Later that night at a local deer camp we weighed my boar, 327-pounds. One of the biggest and obviously most tenacious boars I have ever taken. As big as he was, complete with 3-inches of lower tusks showing, a thick cartilaginous shield protecting his shoulders and rib cage, he had no strong boar odor. His meat was tender and succulent!
Not all wild hogs provide quite that kind of adventure, but the potential is always there, enough so that my long-time friend J. Wayne Fears and I used to refer to wild hog boars as “The Poor Man’s Grizzly”!
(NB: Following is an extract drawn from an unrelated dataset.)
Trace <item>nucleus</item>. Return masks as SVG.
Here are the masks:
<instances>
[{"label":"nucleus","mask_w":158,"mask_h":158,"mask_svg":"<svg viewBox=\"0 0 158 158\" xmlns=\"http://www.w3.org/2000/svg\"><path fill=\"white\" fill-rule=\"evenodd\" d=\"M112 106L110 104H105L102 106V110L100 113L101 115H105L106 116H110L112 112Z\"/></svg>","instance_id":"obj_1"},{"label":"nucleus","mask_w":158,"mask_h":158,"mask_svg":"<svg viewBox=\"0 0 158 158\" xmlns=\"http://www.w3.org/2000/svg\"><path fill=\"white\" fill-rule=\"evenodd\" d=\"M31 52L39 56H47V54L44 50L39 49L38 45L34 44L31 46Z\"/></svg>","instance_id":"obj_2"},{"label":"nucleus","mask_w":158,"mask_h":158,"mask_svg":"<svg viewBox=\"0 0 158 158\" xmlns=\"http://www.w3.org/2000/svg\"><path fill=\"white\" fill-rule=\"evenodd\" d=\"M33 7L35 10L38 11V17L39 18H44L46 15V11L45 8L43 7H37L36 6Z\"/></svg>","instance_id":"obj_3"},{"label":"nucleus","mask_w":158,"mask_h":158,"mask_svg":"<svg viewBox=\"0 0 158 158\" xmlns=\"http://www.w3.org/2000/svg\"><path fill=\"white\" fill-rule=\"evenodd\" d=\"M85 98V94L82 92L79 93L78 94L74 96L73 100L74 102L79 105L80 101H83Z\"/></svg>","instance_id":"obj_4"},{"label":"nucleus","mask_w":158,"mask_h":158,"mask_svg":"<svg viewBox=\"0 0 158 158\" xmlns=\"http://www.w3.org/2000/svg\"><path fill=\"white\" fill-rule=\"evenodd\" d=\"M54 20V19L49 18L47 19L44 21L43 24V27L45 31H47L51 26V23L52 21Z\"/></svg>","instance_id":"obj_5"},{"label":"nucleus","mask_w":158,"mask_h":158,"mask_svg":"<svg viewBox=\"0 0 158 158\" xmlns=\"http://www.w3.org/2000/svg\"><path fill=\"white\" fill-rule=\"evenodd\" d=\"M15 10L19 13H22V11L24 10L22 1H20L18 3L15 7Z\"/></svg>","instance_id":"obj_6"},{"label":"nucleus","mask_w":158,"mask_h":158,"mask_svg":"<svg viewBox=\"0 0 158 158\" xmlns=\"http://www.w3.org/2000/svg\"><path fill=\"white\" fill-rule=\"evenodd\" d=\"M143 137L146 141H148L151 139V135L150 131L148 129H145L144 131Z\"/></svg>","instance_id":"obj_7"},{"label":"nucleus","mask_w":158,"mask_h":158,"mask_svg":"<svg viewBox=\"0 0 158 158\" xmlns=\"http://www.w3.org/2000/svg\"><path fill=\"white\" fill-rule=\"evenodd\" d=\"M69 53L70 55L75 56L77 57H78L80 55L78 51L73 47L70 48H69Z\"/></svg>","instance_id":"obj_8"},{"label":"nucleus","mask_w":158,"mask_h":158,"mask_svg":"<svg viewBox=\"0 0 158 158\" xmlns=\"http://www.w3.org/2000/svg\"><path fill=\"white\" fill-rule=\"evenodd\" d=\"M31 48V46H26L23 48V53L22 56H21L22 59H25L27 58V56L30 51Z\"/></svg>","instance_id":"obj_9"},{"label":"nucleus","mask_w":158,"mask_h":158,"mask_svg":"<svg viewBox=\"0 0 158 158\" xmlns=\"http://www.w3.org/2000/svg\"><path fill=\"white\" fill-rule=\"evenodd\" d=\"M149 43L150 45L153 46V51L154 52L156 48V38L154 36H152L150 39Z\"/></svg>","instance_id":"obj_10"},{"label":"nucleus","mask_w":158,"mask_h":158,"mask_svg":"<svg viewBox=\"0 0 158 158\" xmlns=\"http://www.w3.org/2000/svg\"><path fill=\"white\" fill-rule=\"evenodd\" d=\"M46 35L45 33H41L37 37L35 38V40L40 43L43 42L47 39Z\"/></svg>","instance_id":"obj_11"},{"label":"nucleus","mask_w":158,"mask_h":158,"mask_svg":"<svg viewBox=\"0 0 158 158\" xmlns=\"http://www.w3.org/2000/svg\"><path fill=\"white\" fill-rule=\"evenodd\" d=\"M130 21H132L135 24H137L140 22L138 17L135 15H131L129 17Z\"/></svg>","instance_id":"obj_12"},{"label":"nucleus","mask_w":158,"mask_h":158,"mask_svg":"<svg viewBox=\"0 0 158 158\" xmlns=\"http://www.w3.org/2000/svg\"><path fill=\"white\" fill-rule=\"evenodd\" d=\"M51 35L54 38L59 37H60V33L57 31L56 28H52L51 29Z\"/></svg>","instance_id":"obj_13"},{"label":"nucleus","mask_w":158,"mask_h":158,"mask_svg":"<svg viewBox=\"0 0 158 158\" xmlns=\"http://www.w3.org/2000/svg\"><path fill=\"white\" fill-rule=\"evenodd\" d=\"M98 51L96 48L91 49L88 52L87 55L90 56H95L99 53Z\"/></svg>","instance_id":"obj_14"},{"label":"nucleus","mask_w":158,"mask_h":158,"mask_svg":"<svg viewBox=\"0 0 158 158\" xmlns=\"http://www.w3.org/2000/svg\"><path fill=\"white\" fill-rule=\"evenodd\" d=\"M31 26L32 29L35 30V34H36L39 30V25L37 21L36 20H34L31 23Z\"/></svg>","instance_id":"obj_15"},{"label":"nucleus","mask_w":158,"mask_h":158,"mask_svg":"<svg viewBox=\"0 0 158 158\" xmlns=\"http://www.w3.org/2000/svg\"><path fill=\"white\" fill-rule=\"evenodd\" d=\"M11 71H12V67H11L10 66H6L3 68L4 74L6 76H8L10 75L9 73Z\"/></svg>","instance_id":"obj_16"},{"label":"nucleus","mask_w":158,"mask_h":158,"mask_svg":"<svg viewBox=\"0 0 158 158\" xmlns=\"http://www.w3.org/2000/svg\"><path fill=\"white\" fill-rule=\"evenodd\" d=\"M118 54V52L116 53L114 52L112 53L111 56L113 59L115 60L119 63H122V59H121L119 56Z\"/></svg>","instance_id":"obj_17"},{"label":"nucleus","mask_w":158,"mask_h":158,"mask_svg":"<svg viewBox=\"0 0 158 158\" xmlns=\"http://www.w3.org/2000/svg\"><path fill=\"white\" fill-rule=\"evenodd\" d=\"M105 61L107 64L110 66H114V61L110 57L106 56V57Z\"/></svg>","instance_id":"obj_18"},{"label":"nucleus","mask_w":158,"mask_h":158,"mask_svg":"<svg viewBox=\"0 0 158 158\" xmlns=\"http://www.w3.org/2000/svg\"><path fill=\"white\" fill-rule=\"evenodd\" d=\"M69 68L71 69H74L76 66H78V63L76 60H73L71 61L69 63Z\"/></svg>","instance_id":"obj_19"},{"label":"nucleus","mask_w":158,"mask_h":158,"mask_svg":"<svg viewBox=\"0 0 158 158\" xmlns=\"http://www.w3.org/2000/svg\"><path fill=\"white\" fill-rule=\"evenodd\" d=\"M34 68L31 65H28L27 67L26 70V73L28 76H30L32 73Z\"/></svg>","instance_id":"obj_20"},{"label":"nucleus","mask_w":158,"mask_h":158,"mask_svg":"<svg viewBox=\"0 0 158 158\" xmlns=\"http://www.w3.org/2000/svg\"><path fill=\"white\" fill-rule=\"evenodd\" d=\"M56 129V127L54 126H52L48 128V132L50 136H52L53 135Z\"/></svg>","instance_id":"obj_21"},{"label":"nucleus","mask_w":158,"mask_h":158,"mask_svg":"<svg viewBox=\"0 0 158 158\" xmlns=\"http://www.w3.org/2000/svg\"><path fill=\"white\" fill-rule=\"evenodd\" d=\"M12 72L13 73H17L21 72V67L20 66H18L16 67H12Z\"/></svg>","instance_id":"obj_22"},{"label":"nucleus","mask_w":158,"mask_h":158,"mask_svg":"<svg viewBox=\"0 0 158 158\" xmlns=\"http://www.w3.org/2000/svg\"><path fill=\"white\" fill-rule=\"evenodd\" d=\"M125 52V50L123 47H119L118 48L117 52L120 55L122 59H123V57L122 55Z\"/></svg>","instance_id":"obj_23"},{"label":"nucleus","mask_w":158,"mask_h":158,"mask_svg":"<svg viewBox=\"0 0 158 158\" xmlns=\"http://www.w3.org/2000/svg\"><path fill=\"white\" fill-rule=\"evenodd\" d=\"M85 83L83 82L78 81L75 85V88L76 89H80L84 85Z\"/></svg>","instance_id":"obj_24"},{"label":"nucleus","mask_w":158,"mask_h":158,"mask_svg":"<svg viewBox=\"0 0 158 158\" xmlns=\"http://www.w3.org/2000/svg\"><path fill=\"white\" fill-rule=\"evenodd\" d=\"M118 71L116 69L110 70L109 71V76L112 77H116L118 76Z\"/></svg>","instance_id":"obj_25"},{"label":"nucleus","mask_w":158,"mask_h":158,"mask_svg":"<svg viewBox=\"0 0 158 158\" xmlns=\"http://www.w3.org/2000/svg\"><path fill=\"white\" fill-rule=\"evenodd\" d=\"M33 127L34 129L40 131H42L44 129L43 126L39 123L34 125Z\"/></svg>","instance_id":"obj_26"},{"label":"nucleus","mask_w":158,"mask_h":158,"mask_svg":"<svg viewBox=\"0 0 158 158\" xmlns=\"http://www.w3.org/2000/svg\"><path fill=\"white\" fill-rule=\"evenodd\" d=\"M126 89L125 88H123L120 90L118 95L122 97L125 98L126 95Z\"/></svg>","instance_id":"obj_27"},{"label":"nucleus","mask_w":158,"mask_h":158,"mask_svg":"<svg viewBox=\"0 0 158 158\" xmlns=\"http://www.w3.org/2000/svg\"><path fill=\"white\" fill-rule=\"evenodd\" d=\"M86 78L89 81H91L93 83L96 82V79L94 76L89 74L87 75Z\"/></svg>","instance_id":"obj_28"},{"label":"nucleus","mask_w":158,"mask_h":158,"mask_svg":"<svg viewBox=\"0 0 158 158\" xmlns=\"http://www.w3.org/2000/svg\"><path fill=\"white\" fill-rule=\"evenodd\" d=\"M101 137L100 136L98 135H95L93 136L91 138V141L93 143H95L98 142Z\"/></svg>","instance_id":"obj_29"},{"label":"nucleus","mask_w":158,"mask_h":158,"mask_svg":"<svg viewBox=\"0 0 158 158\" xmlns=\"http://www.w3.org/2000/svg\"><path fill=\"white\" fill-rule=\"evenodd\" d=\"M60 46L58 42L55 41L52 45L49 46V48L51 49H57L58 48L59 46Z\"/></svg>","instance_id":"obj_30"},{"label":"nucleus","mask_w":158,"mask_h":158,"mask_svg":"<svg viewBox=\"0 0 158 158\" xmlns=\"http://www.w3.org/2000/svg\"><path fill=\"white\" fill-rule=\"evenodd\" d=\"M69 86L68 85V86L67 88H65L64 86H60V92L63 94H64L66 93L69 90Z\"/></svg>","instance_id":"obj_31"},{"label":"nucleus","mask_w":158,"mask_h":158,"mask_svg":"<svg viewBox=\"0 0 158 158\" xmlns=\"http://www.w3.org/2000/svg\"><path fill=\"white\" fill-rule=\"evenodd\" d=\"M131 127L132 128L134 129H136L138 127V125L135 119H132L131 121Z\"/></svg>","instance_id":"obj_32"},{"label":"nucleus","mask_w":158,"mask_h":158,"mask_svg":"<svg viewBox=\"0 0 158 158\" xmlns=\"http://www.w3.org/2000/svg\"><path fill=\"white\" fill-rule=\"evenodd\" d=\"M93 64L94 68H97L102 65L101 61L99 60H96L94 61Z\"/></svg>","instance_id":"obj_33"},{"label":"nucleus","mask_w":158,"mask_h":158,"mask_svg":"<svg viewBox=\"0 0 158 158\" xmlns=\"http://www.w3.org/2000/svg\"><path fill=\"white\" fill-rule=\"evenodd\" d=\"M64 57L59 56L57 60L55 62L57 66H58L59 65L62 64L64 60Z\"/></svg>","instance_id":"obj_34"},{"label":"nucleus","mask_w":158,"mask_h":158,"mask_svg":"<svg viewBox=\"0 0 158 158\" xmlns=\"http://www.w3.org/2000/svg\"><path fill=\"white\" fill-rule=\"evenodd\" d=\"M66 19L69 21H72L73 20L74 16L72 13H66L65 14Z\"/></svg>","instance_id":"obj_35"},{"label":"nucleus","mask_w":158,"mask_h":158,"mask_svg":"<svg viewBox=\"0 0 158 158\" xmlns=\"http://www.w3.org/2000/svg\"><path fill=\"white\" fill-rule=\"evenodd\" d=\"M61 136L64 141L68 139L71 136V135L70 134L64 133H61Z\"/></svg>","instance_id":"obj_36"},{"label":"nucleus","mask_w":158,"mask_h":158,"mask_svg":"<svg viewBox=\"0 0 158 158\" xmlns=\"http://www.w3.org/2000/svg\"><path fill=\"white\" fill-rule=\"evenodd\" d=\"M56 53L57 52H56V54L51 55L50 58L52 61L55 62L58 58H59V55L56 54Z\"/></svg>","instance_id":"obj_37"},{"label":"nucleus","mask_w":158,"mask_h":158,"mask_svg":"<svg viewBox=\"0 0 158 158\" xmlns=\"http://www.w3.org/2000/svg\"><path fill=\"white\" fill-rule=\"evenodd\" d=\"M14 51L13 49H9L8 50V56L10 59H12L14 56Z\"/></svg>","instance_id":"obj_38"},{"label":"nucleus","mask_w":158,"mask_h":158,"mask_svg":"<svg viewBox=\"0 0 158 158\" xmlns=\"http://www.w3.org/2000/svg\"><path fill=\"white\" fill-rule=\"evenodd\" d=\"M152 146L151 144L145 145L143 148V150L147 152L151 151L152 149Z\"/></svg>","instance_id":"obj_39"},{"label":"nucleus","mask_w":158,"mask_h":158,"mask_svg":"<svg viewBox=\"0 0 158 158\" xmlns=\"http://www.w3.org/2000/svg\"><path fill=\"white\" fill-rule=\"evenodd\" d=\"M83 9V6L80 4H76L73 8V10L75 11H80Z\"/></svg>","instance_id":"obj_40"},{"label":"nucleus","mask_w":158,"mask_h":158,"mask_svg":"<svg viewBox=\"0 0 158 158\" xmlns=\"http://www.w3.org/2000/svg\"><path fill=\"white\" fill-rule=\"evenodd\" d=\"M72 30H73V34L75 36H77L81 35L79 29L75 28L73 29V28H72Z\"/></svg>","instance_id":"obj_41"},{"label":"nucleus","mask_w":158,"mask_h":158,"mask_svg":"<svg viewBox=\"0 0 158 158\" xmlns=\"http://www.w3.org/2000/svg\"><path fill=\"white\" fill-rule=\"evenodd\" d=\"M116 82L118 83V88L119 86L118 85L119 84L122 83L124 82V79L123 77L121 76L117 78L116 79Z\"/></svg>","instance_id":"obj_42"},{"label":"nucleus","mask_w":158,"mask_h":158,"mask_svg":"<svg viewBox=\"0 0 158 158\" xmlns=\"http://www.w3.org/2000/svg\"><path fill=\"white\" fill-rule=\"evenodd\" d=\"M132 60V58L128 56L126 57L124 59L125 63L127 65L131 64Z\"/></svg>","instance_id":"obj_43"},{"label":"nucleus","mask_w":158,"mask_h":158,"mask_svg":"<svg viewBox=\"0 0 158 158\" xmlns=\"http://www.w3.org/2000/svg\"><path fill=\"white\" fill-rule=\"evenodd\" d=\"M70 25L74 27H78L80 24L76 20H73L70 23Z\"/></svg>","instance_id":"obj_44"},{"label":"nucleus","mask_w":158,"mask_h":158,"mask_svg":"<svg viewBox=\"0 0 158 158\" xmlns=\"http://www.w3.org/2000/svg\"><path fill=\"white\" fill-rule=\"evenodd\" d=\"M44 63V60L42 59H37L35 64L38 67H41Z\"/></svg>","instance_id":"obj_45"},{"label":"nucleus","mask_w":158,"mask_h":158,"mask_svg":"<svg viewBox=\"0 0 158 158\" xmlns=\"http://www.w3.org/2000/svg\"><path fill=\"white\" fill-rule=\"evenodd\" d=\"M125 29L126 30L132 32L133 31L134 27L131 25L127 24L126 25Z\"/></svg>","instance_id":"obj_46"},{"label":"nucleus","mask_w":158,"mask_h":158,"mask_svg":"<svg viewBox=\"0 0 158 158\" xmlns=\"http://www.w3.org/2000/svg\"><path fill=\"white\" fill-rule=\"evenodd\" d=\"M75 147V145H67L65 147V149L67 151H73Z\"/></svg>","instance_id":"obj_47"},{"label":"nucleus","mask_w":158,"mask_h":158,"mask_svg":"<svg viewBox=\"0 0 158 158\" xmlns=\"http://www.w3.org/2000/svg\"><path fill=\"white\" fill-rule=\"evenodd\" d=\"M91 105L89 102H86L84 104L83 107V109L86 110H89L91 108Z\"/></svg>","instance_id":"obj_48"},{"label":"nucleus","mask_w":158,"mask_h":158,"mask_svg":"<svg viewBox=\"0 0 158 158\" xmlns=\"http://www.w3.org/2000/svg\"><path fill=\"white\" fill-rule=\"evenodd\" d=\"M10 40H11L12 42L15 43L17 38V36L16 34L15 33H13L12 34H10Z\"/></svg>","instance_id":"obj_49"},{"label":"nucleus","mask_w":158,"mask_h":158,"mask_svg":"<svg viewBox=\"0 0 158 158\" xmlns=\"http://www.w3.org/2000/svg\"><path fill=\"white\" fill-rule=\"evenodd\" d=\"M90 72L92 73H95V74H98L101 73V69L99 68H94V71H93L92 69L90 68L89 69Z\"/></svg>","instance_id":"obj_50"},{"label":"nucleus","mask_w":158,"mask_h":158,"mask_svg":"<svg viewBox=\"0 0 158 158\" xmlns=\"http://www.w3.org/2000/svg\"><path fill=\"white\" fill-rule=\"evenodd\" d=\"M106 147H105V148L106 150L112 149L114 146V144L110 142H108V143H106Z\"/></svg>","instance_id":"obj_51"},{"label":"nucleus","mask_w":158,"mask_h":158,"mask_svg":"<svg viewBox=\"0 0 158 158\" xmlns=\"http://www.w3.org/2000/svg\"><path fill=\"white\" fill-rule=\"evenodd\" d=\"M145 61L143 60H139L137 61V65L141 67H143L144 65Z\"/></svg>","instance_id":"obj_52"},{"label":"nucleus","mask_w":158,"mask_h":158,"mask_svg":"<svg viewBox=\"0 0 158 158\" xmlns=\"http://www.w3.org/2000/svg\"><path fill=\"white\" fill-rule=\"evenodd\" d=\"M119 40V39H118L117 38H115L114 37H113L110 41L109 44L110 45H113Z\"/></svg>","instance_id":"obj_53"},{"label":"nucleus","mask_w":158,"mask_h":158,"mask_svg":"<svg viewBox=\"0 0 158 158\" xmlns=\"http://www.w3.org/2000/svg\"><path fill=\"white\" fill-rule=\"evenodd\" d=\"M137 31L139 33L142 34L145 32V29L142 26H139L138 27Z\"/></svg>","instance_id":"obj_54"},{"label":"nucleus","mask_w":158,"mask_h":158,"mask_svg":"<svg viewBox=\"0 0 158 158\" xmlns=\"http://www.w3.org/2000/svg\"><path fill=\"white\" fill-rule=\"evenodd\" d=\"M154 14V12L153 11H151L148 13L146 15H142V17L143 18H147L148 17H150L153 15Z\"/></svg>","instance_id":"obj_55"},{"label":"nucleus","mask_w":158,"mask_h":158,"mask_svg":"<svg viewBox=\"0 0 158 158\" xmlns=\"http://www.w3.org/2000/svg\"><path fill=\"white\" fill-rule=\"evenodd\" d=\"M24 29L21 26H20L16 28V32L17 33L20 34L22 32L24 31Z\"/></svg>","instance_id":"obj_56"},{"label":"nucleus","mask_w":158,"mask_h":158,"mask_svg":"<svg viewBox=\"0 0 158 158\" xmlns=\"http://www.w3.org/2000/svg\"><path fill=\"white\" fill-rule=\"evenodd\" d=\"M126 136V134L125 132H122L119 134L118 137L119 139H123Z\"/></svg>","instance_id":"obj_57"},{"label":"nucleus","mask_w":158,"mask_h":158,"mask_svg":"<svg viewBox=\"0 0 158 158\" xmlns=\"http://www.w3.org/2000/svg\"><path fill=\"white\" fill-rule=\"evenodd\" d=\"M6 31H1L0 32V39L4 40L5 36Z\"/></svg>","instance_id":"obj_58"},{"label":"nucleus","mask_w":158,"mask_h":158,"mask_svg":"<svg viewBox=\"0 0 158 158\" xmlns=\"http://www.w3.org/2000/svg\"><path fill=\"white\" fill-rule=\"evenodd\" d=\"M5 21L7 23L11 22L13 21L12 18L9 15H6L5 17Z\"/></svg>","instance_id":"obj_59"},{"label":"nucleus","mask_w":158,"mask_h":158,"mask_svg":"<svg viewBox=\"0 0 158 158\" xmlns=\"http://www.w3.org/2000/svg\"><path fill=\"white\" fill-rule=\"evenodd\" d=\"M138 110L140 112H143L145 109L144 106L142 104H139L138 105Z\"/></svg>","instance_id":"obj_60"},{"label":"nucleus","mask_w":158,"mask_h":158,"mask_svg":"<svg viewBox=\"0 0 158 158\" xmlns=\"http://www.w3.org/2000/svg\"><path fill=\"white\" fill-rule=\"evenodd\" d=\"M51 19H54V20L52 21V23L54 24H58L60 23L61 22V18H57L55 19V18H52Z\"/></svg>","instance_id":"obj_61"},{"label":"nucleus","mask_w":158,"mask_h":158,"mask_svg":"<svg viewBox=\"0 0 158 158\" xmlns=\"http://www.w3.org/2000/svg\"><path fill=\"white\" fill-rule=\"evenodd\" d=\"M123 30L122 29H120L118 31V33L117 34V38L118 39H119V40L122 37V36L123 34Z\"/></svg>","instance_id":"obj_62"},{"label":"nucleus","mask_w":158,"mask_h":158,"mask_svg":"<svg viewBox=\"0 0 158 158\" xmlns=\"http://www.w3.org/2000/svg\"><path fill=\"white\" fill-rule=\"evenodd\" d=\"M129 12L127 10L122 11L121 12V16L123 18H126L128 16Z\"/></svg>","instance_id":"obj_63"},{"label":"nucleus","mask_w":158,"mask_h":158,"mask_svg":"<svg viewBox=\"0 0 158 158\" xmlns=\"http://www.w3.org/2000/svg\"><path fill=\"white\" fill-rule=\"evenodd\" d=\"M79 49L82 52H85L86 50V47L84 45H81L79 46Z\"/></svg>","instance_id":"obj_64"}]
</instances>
I am a firm believer in “using enough gun”. I mentioned “putting down” huge bodied hogs with .22 rimfires, but these were unusual circumstances. That said, I know a lot of hunters who use .223s, .300 Blackouts and the like. I have shot hogs with those rounds as well and certainly with Hornady ammo, they will dispatch wild hogs! But, given a choice particularly when I am hunting spot and stalk wild boar, my favorite way of hunting, I like larger calibers rifles topped Trijicon AccuPoint or Huron scopes. One of my favorites is my .275 Rigby Ruger No. 1, topped with a Trijicon AccuPoint, shooting Hornady 140-grain Soft Points. Another is a Ruger M77 Guide Rifle in .375 Ruger, topped with a Trijicon 2.5×12.5×42 scope and shooting Hornady’s Outfitter 250-grain GMX. I have used this latter combination not only here in North America for wild hogs and other big game species, but also in Africa and Europe.
Hunting hogs can provide great adventure, but also comes at a time when there is little else to hunt other than possibly predators. Wild hogs, too can often be hunted in conjunction with other hunts. Beyond adventure, wild hogs are extremely good to eat, especially the younger ones!
Winter temperatures are here. I think it is “hoggin’ time”! Don’t you!